The goal of {jecfa}
is to implement a pipeline to download and process
JECFA monographs, offering a Docker image to run the pipeline in
isolation and independently from OS or installed dependencies.
The project is orchestrated by the targets
package, which is a
pipeline toolkit for R.(Landau 2024) The pipeline is defined in
_targets.R
and the main functions are in R/
folder.
Main folders of the project are:
-
dev/
: contains the development scripts and files, i.e., the requirements, the script so execute the pipeline interactively and in background (on RStudio), and a checklist to run the pipeline. -
R/
: contains the main functions of the project (in RStudio you can access function definition directly on the correct file by pressingF2
on the function name wherever it is used in the project), and you can also access the documentation of the function by pressingF1
on the function name (or standard?<function_name>
in the console). -
data/
: contains the data saved/downloaded/used in the project, i.e.:FAS/
: contains the FAS PDFs (provided externally)TRS/
: contains the TRS PDFs (downloaded by the pipeline)TRS_unique/
: contains the TRS PDFs without the IDused/
: contains the data used in the tm phase
-
output/
: contains the output of the pipeline, i.e., the tables and the figures, and the shared object defined in the pipeline -
report/
: contains the reports and exploratory scripts of the pipeline, i.e., the Rmd files and the corresponding rendered HTMLs.
After the first run of the pipeline, you can access to every object
defined in the pipeline by running tar_read(<unquoted_target_name>)
in
the R console (even in new session within the project). E.g., you can
always retrieve the final jecfaDistiller
dataset by running
library(targets)
tar_read(jecfaDistiller)
Next, every time you run the pipeline, the pipeline will only re-run the
necessary steps to update the targets defined in the pipeline script
_targets.R
as tar_target(...)
.
If you like to see the state of the pipeline, you can run
tar_visnetwork()
to see the pipeline as a network graph. Note that
tar_visnetwork()
will show all the functions and dependencies of the
pipeline, so it could be a bit overwhelming, we suggest to call the
tar_visnetwork(targets_only = TRUE)
to see only the targets (i.e., the
objects) of the pipeline.
To run the pipeline, you would need an RStudio and open the project in it (this is not strongly required, but we assume it, and we do not discuss/document alternatives).
To do that we provide two main ways: use your local RStudio environment, or an RStudio server within a provided and configured Docker container.
NOTE: the system is not designed to run by the user directly. So, try to execute pieces of the pipeline interactively will lead to errors. To explore objects, and use the functions provided, you can use the
report/explore.R
script/template.
The easiest way to activate/use the project and run the pipeline is to use Docker. To do that, you would need to have Docker installed in your machine. If you do not have Docker installed, you can follow the instructions on the Docker website.

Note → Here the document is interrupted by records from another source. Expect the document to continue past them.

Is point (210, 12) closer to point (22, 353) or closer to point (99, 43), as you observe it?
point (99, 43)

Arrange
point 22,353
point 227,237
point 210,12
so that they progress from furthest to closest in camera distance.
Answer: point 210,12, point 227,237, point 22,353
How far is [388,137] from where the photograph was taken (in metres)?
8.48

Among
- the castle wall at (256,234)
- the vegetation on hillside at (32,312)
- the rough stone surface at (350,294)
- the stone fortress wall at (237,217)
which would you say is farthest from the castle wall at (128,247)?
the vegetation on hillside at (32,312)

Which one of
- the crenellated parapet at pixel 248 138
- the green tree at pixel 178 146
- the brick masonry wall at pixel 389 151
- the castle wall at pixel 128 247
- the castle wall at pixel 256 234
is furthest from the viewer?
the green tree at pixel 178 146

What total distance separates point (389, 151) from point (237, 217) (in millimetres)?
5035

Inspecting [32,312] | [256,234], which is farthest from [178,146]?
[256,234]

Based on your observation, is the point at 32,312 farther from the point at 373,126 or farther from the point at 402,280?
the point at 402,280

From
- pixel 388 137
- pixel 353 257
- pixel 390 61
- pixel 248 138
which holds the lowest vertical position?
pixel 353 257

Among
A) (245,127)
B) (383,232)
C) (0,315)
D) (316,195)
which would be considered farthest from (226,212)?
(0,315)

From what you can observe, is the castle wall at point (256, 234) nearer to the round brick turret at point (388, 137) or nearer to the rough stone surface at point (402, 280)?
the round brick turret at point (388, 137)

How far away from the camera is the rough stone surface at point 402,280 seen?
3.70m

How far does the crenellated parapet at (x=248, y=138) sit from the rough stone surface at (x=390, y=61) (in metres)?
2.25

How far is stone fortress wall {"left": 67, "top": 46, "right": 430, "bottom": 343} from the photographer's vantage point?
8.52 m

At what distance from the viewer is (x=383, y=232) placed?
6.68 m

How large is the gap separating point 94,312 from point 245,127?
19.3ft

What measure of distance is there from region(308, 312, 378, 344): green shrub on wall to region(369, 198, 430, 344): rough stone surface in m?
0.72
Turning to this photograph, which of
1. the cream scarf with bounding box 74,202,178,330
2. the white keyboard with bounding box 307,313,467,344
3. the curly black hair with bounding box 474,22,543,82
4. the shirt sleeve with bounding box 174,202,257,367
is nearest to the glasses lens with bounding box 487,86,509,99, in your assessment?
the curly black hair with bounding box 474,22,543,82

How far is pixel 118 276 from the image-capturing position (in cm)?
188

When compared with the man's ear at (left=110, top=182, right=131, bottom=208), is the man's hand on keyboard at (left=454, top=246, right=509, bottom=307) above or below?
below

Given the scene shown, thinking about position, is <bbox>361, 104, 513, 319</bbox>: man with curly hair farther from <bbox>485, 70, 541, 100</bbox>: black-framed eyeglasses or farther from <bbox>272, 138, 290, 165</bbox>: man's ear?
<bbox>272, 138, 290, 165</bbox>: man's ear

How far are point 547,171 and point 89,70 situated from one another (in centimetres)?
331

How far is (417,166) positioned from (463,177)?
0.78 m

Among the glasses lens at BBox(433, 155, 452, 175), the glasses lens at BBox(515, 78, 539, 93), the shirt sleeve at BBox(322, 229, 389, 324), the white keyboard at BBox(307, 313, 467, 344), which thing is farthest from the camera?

Next, download the file docker-compose.yaml
into any folder of your
host machine / computer, be sure Docker engine in running, go to a
terminal window (on Windows use CMD, we did not tested the execution on
PS), and run:
docker-compose up --build --detach
to start the container. Next you can visit in any browser of your host
machine the address localhost:18787
to access the RStudio Server with
all the dependencies installed and ready to work. The username is
rstudio
, and password is jecfa
. Once inside RStudio server, enter
the jecfa/
folder (the only one you see there) and click and activate
the jecfa.Rproj
project file.
You are now ready to run the pipeline by interactively by call .run()
on the console, or in the background by calling .background_run()
on
the console. Moreover, every time you will spin-up the container you
have access to all the targets’ objects created/updated by the last
pipeline execution by calling tar_read(<unquoted_target_name>)
in the
R console within the RStudio Server console.
Once you have finished your work, you can stop the container by running:
docker-compose down
If you cloned the project from GitHub, the docker image is defined in
the Dockerfile
. The docker-compose.yaml
file is used to setup the
environment, and the Makefile
is used to manage the container.
You can start the container by running make up
in the terminal, and
stop it by running make down
. You can also run the container directly
with custom options (bypassing compose) by running make run
in the
terminal (see the tag run
of the Makefile
).
To run the container effectively, we suggest to bind some internal
folder to the host machine, so you will not lose your work when the
container is stopped. By default, docker-compose.yaml
binds the
_targets/
, data/
, output/
, and report/
folders to the host
machine using docker-dedicated volumes. You can change this
configuration by editing the docker-compose.yaml
file (e.g., to bind
them on accessible folders on your host machine <note: we discourage
this>).
To run the pipeline in your local RStudio, you need to clone the project
from GitHub, and open the project in RStudio. To do that, you can open
RStudio, and click on File
-> New Project...
-> Version Control
-> Git
, and paste the URL of the project repository in the
Repository URL
field.
You will also need to install all the dependencies of the project.
Project’s dependencies are automatically managed by renv
, so you would
need to install renv
and restore the project dependencies. To do that,
you can open the project in RStudio, and run renv::restore()
, and
follow the instructions.(Ushey and Wickham 2024)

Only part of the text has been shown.